• [EXTRACT]:
Although it isn’t rare that a business faces uncertain times, the current situation with COVID-19 is unprecedented. With the UK on a near complete lockdown, only business deemed essential such as supermarkets, waste disposal and of course, health services remain open. All other, non-essential business, have been placed into lockdown with the rest of the country with no clear sign of when the lockdown will lift.
The quarantine isn’t just affecting small business that have recently started up either. Large corporations are feeling the sting of the lack of income and many are struggling to pay staff, meaning the Government has had to step in to offer an 80% wage payment furlough scheme.
There are certain ways that business can borrow money, even in these uncertain times, that are trusted and can help them ensure staff are paid and a business has less to worry about. You can visit our business finance section to explore a range of options including merchant cash advances and asset finance. Another such option is invoice financing:
When a company lends money using invoice financing they are actually lending against money that is owed to them via other companies already. These amounts are calculated via unpaid invoices that are currently outstanding, which we know in modern business can equate to a lot.

• [THINGS TO DO]:
**1)** Can you update the piece on business borrowing during COVID-19, starting at "There are certain" and ending at "equate to a lot.", so that "invoice financing" reads "invoice factoring"?
**2)** Could you carry the piece on business borrowing during COVID-19 forward from its last sentence?

• [ENTRIES SUPPLIED]:
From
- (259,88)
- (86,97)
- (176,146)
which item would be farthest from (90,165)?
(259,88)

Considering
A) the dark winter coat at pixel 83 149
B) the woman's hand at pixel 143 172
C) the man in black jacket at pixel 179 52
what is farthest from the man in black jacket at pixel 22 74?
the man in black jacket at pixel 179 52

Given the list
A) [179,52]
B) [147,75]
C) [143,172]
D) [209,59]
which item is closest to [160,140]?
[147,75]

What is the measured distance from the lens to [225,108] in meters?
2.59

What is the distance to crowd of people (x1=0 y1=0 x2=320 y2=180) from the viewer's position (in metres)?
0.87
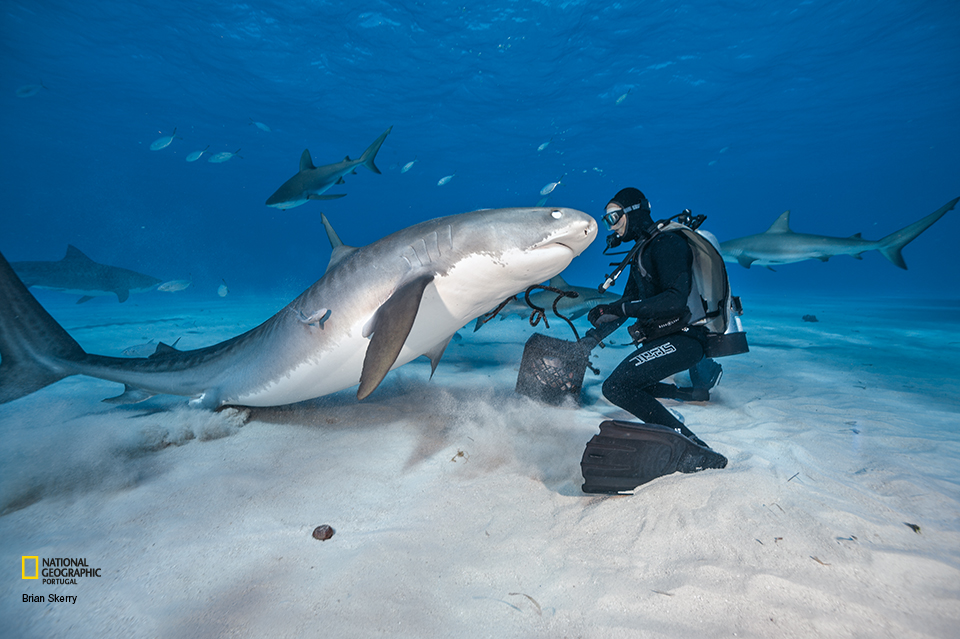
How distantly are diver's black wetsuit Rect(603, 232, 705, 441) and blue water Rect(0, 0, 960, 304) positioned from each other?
2026cm

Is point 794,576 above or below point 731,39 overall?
below

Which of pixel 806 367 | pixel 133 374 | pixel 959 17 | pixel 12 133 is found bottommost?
pixel 806 367

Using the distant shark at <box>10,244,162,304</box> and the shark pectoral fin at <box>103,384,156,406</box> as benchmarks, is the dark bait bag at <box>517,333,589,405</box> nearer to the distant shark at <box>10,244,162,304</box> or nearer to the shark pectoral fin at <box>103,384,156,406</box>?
the shark pectoral fin at <box>103,384,156,406</box>

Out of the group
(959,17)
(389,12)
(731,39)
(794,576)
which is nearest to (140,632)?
(794,576)

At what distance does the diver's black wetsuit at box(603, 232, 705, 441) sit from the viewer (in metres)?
3.04

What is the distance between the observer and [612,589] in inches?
66.9

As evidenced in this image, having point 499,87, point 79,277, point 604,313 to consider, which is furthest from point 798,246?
point 499,87

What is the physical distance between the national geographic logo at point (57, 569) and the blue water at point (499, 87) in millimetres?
21403

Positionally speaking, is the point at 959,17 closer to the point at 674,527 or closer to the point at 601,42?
the point at 601,42

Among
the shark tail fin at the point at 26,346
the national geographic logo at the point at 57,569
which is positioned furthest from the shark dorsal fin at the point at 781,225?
the shark tail fin at the point at 26,346

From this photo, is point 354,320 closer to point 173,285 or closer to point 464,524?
point 464,524

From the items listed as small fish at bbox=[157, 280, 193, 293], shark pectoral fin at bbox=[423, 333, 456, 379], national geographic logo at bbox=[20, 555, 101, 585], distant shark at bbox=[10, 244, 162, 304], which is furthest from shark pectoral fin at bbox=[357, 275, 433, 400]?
distant shark at bbox=[10, 244, 162, 304]

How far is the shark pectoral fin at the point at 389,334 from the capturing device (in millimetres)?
2277

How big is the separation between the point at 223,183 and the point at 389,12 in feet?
233
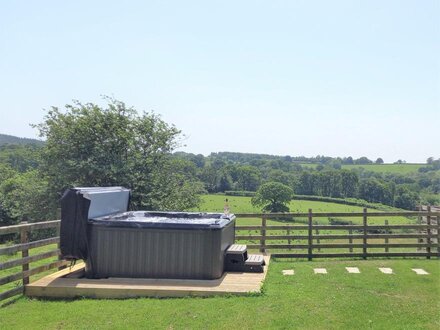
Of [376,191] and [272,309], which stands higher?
[376,191]

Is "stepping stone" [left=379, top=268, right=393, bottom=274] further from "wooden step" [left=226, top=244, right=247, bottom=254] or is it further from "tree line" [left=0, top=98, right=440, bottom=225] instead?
"tree line" [left=0, top=98, right=440, bottom=225]

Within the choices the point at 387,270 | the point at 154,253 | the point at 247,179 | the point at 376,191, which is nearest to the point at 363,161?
the point at 376,191

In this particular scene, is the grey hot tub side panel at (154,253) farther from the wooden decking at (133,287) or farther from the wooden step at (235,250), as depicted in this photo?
the wooden step at (235,250)

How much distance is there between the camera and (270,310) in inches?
226

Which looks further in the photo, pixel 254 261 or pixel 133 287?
pixel 254 261

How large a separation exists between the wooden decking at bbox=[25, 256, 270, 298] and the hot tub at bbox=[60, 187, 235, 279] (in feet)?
0.70

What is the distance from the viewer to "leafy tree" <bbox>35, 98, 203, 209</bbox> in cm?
1627

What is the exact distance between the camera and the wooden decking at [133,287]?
21.6ft

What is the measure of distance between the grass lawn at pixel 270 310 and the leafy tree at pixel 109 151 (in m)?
9.94

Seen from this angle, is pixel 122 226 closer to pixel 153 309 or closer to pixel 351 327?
pixel 153 309

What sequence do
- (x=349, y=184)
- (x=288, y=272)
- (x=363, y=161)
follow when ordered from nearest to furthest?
1. (x=288, y=272)
2. (x=349, y=184)
3. (x=363, y=161)

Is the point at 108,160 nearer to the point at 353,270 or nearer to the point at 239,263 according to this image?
the point at 239,263

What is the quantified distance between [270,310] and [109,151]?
1265cm

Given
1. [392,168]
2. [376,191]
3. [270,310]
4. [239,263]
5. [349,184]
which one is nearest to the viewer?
[270,310]
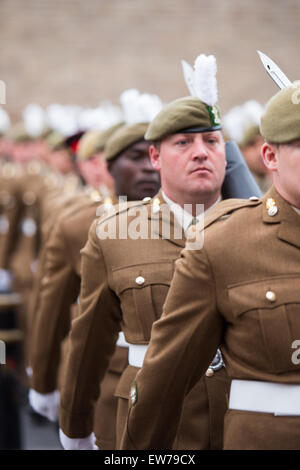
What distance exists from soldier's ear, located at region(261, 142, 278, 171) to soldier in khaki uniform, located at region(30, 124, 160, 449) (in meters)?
1.78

• [ANSWERS]:
**1)**
There are certain ways that business can borrow money, even in these uncertain times, that are trusted and can help them ensure staff are paid and a business has less to worry about. You can visit our business finance section to explore a range of options including merchant cash advances and asset finance. Another such option is invoice factoring:
When a company lends money using invoice factoring they are actually lending against money that is owed to them via other companies already. These amounts are calculated via unpaid invoices that are currently outstanding, which we know in modern business can equate to a lot.

**2)**
Unpaid or late invoices are a problem every UK business faces and is unfortunately a common problem that can pose financial difficulties. Small businesses that are in their infancy require all available capital in order to expand, and failing to secure money owed to them via invoices can place a financial strain that can be difficult to recover from.
With the current situation, every company is feeling a financial strain but invoice financing provides that vital option of acquiring money owed in unpaid invoices immediately with just a small percentage taken by the lender as they recoup the costs directly from those whom the invoices were issued to.